Décidément, entre la récupération de la création monétaire par les pouvoirs publics, la réduction des inégalités (par une fiscalité très progressive débarrassée des « mauvaises niches » et une hausse des bas et moyens revenus et salaires) et la fermeture des paradis fiscaux, IL Y A LARGEMENT DE QUOI EN FINIR TRES VITE AVEC LES DETTES PUBLIQUES EXCESSIVES ET MORTIFERES. Pour l’instant, nos dirigeants, ceux du G20, qui ont partie liée avec le monde des affaires, restent sourds, aveugles et muets sur ces mesures. Il va falloir encore pousser ensemble pour les contraindre à les prendre avant la grande implosion qui approche.

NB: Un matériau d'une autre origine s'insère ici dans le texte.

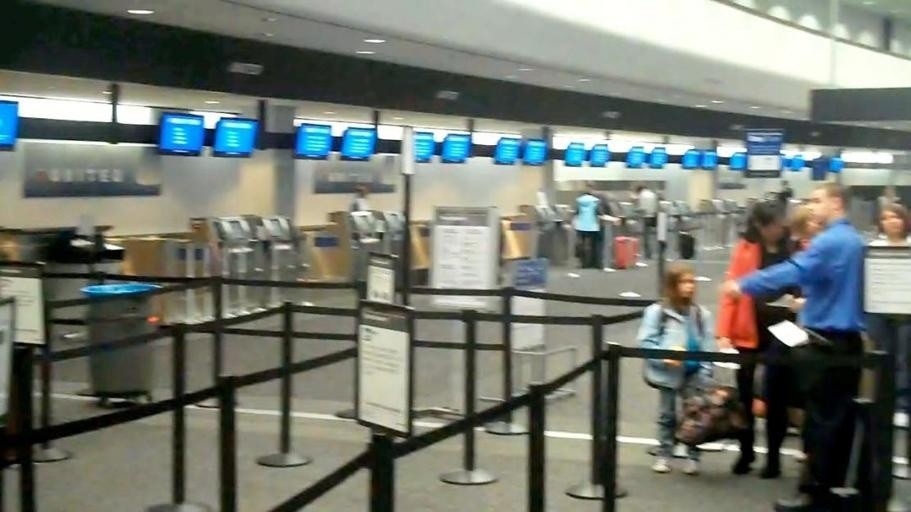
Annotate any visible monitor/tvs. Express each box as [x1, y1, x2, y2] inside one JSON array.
[[493, 137, 522, 166], [157, 112, 205, 157], [565, 143, 842, 172], [0, 100, 19, 152], [340, 126, 377, 161], [440, 133, 472, 163], [414, 131, 435, 163], [213, 118, 260, 158], [293, 123, 332, 159], [522, 138, 548, 165]]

(1) Le coefficient de Gini mesure l’inégalité des revenus dans un pays. La valeur 0 représente une égalité parfaite (tous les revenus sont identiques) et la valeur 1 une inégalité totale (une seule personne reçoit la totalité du revenu et les autres rien). Cet indicateur est dans les faits très fortement corrélé à deux autres indicateurs plus accessibles aux citoyens : le coefficient interdécile (rapport entre le plancher du dernier décile et le plafond du premier décile), et le rapport entre le revenu moyen du dernier décile et le revenu moyen du premier, un indicateur très intéressant mais peu publié.

Cet article a initialement été publié le 15/10/11 sur le blog de Jean Gadrey, hébergé par Alternatives économiques.